Crônica dos anos 60

Affonso Romano de Sant'Anna

CRÔNICA DOS ANOS 60

    para Roberto Drummond

 

Em 1966

   na Guatemala

pela primeira vez

vi cartazes de: "procuram-se guerrilheiros".

 

    Caliças de astecas pobres.

    desmaiadas mantas e peles,

    pirâmide de pedra ao sol

e o chofer falando de Índio Peredo

e que o povo

   afinal

não o seguiria.

 

Eu seguia para Antiqua

a ver seus dois vulcões, a destruída igreja

e o que o homem planta e colhe

 das lavas frias dos sermões.

 

Só um ano mais tarde

 — Guevara

nas matas ralas da Bolívia

  morreria

 

cumprindo a sina e assassina profecia.

 

No Brasil

   — país de vulcões brancos

   e negras lavas contidas,

guerrilheiros não derramavam ainda suas mortes

  — nas encostas dos jornais.

Estavam pelos bares, nos comícios,

  nos divãs dos analistas

  tentando um novo casamento

  — e a ficção.

 

Outros, no entanto, sorrateiros

   se esvaneciam do quadro-negro das salas,

   se ausentavam dos diagramados jornais,

   se escafediam

  da ordem unida dos quartéis,

  da saliva caseira das mulheres

  e das dívidas mensais.

 

Havia quem se apartasse dos partidos

burgueses de massa falida

e decretasse a ordem pessoal da rebeldia.

 

 Eu

   ia e

 vinha

 

   entre um país e outro, entre

   uma universidade e outra, entre

   uma mulher e outra, sem achar

   a pérola da ostra

 sem saber onde

   o país, como o poema, qual o problema,

   que praga neurótica e histórica

   nos corrói desde sempre

    — a colheita da paz e do maiz.

 

E enquanto amarrotavam minha alma

na mala-sorte da alfândega

    eu ia amando e retornando

   e desamando e me partindo

   e desarmado revoltando.

 

Embaralhado à multidão chorando gás e emoção,

quase perdia a vida e o avião.

Ao leste do inverso Éden

era latente,

    tropical,

    dilacerante

    — o meu Vietnã.

 

Escrevia e lia o que podia

na minha língua estrangeira,

marchava e amava onde deixavam:

em Los Angeles,

   Carmel,

   São Francisco,

eu, ex-negro brasileiro, ao lado de Luther King

apazcentado  no sit-in,

rea(r)mado no love-in

transcendental, pousando aluzcinado em Big Sur,

 Sunset Boulevard.

 ao azar,

 

ou então arrebatado ao deserto de Mojave e Hot Spring,

ou no vulcão Ubehebe a conhecer o fundo orgasmo e as lavas

da tarde em que as paixões adolescentes em nossas bocas irrompiam.

 

É para lá que eu ia

    já que em Cananéia e Doxá,

    em Campo Grande e Bien Hoa,

    no Araguaia e Kan Ton,

morriam os mais afoitos, perdiam-se

os incautos, e manchavam-se a carne e o arroz.

 

Eu desaprendendo o país

   e o ensinando lá fora,

e os alunos me indagando:

    e eu me explicando.

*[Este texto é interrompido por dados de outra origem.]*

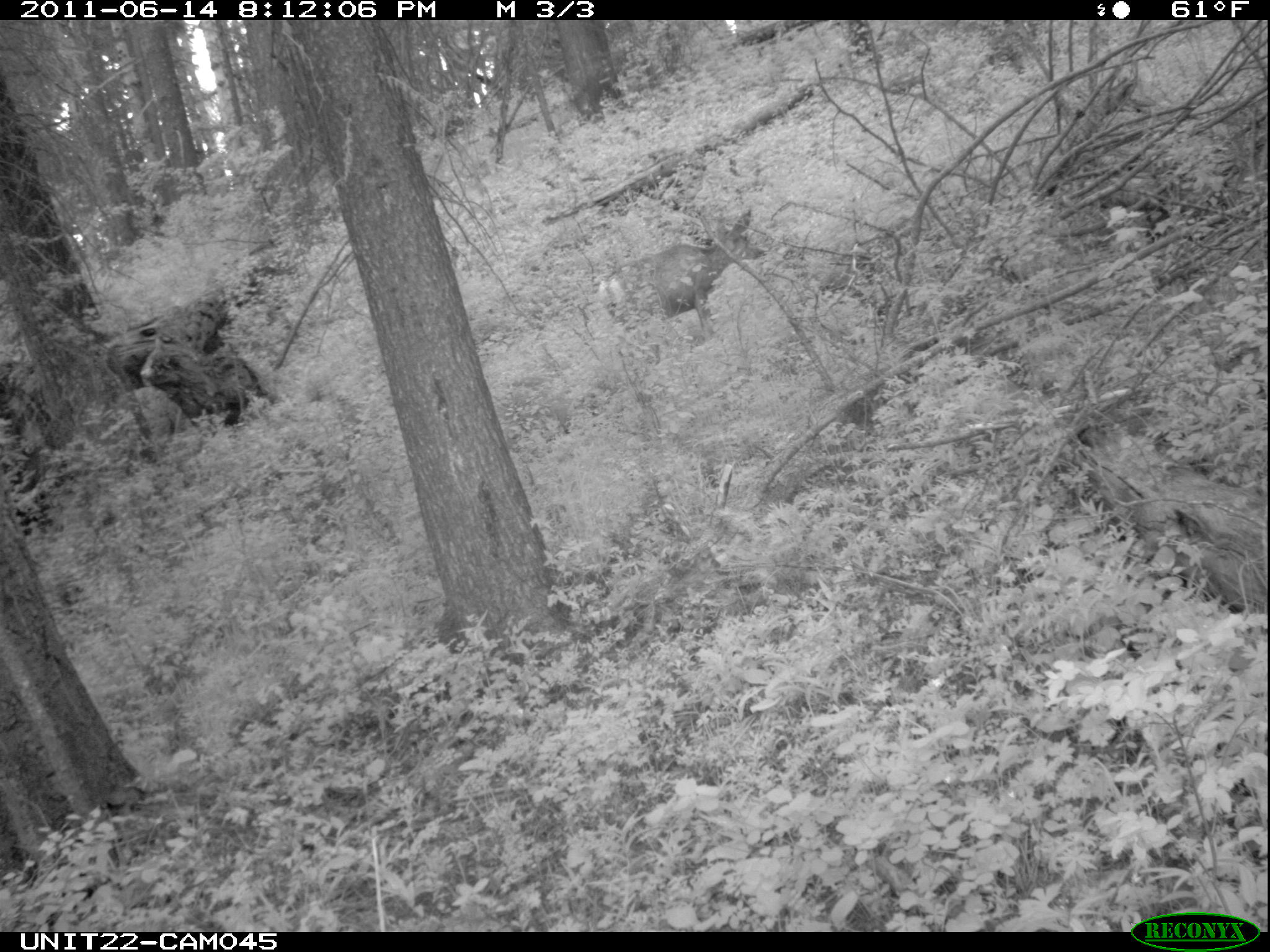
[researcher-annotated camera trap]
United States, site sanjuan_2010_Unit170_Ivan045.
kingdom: Animalia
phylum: Chordata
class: Mammalia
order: Artiodactyla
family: Cervidae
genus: Odocoileus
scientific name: Odocoileus hemionus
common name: mule deer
Odocoileus hemionus (mule deer).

Explicando

    e eles pouco entendendo. Então,

    voltava à casa e lia pesados tomos,

     pedia auxílio nas cartas, mas as perguntas

    eram peixes perdidos ou gaivotas mortas

    — pois não desovavam respostas.

 

Era maio.

    Mês literário e suburbano

    com virgens, missas e flores,

    que de repente desata-se em Sorbonnes

    numa ilusão libertária.

 

E as canções

   me interpretando e os cabelos e barbas

   como algas em minha face me afogando

   — alguma coisa já estava acontecendo

   e você já não sabia o quê, Mr. Jones.

 

Antigamente se ia a Meca

 e a Aparecida do Norte. Fui

  a Greenwich Village,

     Heigh and Asbury Street,

     Piccadily Circus

 

  — e nowhere.

 

 E as canções me encaminhando, e as visões

 se clareando, e os corações

 se disparando, e a enxada

 em vez da espada, e a viola

 enluarada, e a alma encurralada

 soltando o ambíguo berro:

 — que tudo mais vá pro inferno.

 

 Viva Ipanema sacana,

 viva Iracema na cama,

 meu reino tropical

 por uma real banana,

 minha central república cítrica enlatada

 pela revolução cubana!

 

Ah, minha tropical escritura desestruturada em

[ditaduras e prostrado na tortura onde amarelos submarinos

[se afogam em paus-de-arara verdes com azuis menestréis

[cantando dores dominicanas e pedras sobre pedras sendo

[derribadas das babilônias pelos Rolling Stones embalando

[babies nazarenos Beatles nas vitrinas de incenso e jeans

[queimando nas butiques mendigando o artesanato grupal e

[seminando o sexo rural no mural pop ocidental faça pipi

[num poster faça o amor o rock e a guerra não mata só Jimmy

[Hendrix heroína é quem dá e quem tem fé vai ao Oriente ou

[puxa o Hair pelos cabelos e fuma à luz da superestrela

 

AME-O OU DEIXE-O

 

Deixei-o várias vezes e amei-o

com ódio ao meio.

 

Breve nos foram os anos 60

e ainda mais breve para os que se foram

pulando das festas ou deixando flores na cova ao pé do morro.

 

— Estão frias as carnes e lavas?

— Somos uma geração com ereção política apagada?

— Em que cinzas arderão os sábios os seus provérbios e orgasmo?

 

Leves para alguns, eternos para outros

assim nos foram os anos 60.

E como diz o salmista:

 

— se alguém chega aos 70 ou 80

só encontra a canseira e o enfado.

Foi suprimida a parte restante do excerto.